##### Text shown #####
George Lucas Educational Foundation
Project-Based Learning (PBL)

Make a Movie: Help Teenagers Improve Their Vision

Half a year celebrating cinema can change how students see the world — and themselves.

June 2, 2005
Credit: Dominic Santos
Taking Time: Stella Lochman took four hours to set up film noir lighting for one shot of a vintage typewriter.

Are you kidding?" I've often been asked. "Five months on one film? I can make a film with my students over a weekend."

True enough; given a video camera, kids can spend a couple days assembling friends, cobbling together a script, shooting footage, and making quick edits. The results are rarely memorable, though. Plots often echo -- badly -- popular commercial movies. Some of the shots are good, others miserably cluttered. Skateboards and graffiti abound. Not surprisingly, student films made quickly tend to look a lot alike.
#####
Reproduce the filmmaking article word for word from "George Lucas Educational" to "a lot alike.". Work only from the filmmaking article.
##### The data #####
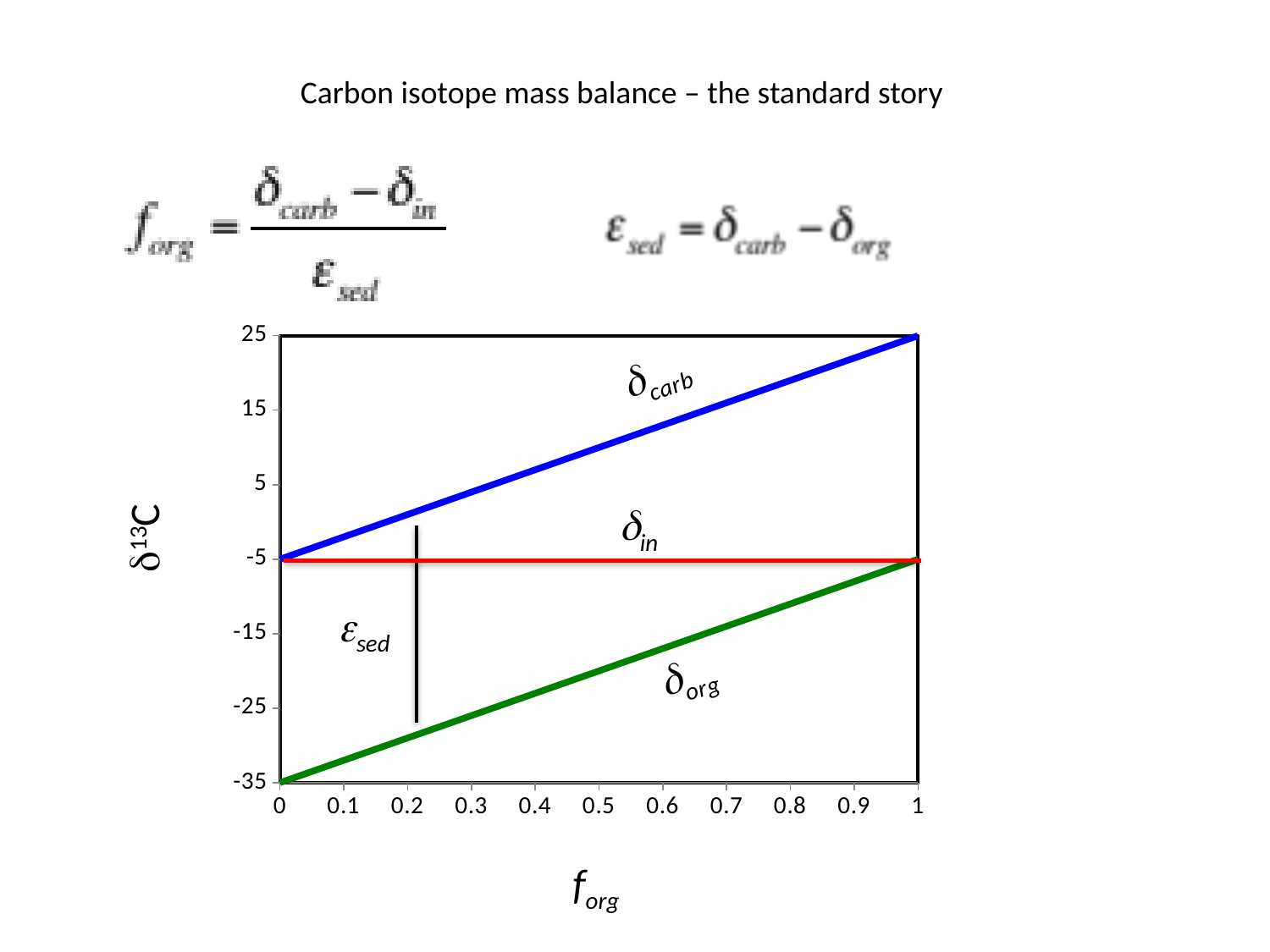
What kind of chart is shown on the slide? line chart Does the δin line rise, fall, or stay flat as f_org increases? stays flat How many lines are plotted on the chart? 3 Does the δcarb line rise or fall as f_org increases? rises Is the value of δorg at f_org = 0.5 greater or less than -15? less What is the difference between δcarb and δorg at f_org = 1? 30 What constant value does the δin line have? -5 What is the value of δorg at f_org = 0? -35 What colour is the δin line? red Which line has the highest values across the chart: δcarb, δin, or δorg? δcarb What is the value of δcarb at f_org = 1? 25 At f_org = 0.5, which is larger, δcarb or δorg? δcarb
#####
Response below:
George Lucas Educational Foundation
Project-Based Learning (PBL)

Make a Movie: Help Teenagers Improve Their Vision

Half a year celebrating cinema can change how students see the world — and themselves.

June 2, 2005
Credit: Dominic Santos
Taking Time: Stella Lochman took four hours to set up film noir lighting for one shot of a vintage typewriter.

Are you kidding?" I've often been asked. "Five months on one film? I can make a film with my students over a weekend."

True enough; given a video camera, kids can spend a couple days assembling friends, cobbling together a script, shooting footage, and making quick edits. The results are rarely memorable, though. Plots often echo -- badly -- popular commercial movies. Some of the shots are good, others miserably cluttered. Skateboards and graffiti abound. Not surprisingly, student films made quickly tend to look a lot alike.